Joint training of modality-specific CNNs often involves combining activations through summation. Vision Transformers (ViT) and Video Vision Transformers (ViViT) transformed MHAR. ViT segments images into interpretable patches, enhancing action recognition in still images. ViViT extends this to video, decoding spatiotemporal dynamics in human movements. ViT and ViViT reshape multimodal action recognition, empowering accurate classification and nuanced understanding across visual and auditory domains.
Enhanced Transformer Model for MHAR
Human actions were gathered from the University of Central Florida (UCF)-101 benchmark dataset. Video clips and corresponding audio streams comprised each instance. In line with the focus on audio effects, videos without audio were excluded. The result was a total of 6837 videos, spanning 51 categories. Both audio and video data underwent distinct preprocessing steps. Video data was translated into individual frames, whereas audio data was transformed into six uniform, normalized audio-image representations. Notable features of audio-image representations include dimensionality reduction, resistance to visual alterations, standardization for cross-source comparison, and applicability in privacy-centric domains such as surveillance.

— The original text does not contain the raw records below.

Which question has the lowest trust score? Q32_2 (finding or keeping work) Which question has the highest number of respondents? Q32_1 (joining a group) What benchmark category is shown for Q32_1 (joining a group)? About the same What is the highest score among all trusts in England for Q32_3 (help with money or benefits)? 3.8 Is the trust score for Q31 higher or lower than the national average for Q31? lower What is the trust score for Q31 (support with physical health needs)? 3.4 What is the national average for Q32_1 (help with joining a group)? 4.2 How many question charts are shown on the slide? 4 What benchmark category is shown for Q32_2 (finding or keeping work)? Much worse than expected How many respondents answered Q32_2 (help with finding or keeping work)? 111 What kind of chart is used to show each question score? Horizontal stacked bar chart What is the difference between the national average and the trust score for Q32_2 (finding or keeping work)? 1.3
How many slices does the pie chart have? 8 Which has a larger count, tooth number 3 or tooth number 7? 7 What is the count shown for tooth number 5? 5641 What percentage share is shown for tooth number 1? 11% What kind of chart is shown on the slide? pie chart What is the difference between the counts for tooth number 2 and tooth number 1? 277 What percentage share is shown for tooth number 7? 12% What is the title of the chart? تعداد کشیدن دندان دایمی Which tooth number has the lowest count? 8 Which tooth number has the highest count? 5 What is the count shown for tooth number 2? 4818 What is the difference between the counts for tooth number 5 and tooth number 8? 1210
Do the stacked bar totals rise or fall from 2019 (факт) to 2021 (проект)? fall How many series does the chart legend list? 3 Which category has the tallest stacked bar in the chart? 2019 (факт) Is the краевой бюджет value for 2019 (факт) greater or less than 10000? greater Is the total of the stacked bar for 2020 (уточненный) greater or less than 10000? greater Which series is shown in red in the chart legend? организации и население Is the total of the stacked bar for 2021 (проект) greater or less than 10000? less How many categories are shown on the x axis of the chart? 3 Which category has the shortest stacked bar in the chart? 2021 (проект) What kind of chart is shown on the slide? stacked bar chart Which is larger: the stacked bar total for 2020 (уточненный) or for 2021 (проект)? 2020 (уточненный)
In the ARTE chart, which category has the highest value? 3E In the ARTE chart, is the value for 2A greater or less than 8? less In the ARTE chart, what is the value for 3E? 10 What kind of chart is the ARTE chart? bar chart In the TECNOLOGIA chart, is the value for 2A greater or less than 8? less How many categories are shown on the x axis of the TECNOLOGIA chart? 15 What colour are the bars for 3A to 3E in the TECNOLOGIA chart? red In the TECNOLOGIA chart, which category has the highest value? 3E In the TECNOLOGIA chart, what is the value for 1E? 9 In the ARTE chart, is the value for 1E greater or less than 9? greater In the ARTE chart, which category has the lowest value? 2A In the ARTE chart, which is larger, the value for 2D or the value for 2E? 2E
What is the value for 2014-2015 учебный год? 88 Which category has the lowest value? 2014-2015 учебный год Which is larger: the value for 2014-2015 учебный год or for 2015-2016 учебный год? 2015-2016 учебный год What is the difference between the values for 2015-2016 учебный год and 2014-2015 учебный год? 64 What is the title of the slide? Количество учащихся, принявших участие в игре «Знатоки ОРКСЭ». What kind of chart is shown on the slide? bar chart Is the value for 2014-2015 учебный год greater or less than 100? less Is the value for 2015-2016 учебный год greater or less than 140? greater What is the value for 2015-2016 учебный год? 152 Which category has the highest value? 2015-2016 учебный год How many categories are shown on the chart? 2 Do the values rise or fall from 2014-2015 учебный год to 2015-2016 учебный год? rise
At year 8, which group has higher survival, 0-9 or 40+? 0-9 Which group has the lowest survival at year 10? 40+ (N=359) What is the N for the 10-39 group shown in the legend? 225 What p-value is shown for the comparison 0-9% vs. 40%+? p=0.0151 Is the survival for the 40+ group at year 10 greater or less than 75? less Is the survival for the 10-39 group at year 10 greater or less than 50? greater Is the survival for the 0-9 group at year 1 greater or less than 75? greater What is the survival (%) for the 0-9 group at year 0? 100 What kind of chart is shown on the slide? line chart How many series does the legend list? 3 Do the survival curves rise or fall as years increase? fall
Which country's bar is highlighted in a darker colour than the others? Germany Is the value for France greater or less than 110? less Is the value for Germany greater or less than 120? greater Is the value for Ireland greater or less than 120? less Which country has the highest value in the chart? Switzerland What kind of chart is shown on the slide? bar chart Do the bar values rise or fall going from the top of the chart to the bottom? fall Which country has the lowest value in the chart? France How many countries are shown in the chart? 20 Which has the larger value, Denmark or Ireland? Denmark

The current study introduces a pioneering transformer-based model, MAiVAR-T. It integrates an audio transformer, a cross-modal attention layer, and a video transformer. Audio processing employs ViT, preserving positional information. Video mapping involves tokenization and positional embedding, aligned with transformer-based ViT principles.
Audio-visual fusion strategies and results
Audio-image representations were divided into patches. To provide spatial context, the positional embeddings were incorporated into the architecture. Training data was batched in sets of 16 samples each, augmented using techniques such as time-stretching and random cropping for enhanced robustness. Extracted features from the video were fed into the AV-Fusion multi-layer perceptron (MLP) multimodal fusion module, enabling action class classification. During the training process, a multimodal cross-entropy loss function was employed to maintain a balance between video and audio modalities. The transformer-based model underwent a total of 100 epochs, implementing an alpha-learning rate schedule that experienced a 10% reduction every four epochs. The Adam optimizer was used, and the dropout technique was applied to avoid overfitting during training.
The outcomes demonstrate substantial contributions to audio and video transformers' final action recognition performance alongside the cross-modal attention layer. The accuracy metric assesses the model's correct predictions proportionally. Comparing the features extracted from transformers to their counterparts from CNNs, experiments reveal MAiVAR-T's superiority, surpassing previous techniques by a three percent margin.
Conclusion
In summary, CNNs have dominated action video classification with video modalities. However, the current study challenges the video-centric paradigm and introduces a multi-modal framework based on transformers: MAiVAR-T. This model, driven by fusion and designed as an end-to-end solution, streamlines the process while simultaneously enhancing performance.
Experimental results indicate that the suggested transformer-based fusion of audio-image to video aligns with conventional image-only methods, corroborating previous research findings. Leveraging pre-training on extensive video datasets presents further performance potential. Future directions involve validating text modality integration, exploring MAiVAR-T's scalability on larger datasets, and innovatively combining generative AI-based transformer architectures for deeper insights into the transformer's impact on MHAR.
*Important notice: arXiv publishes preliminary scientific reports that are not peer-reviewed and, therefore, should not be regarded as definitive, used to guide development decisions, or treated as established information in the field of artificial intelligence research.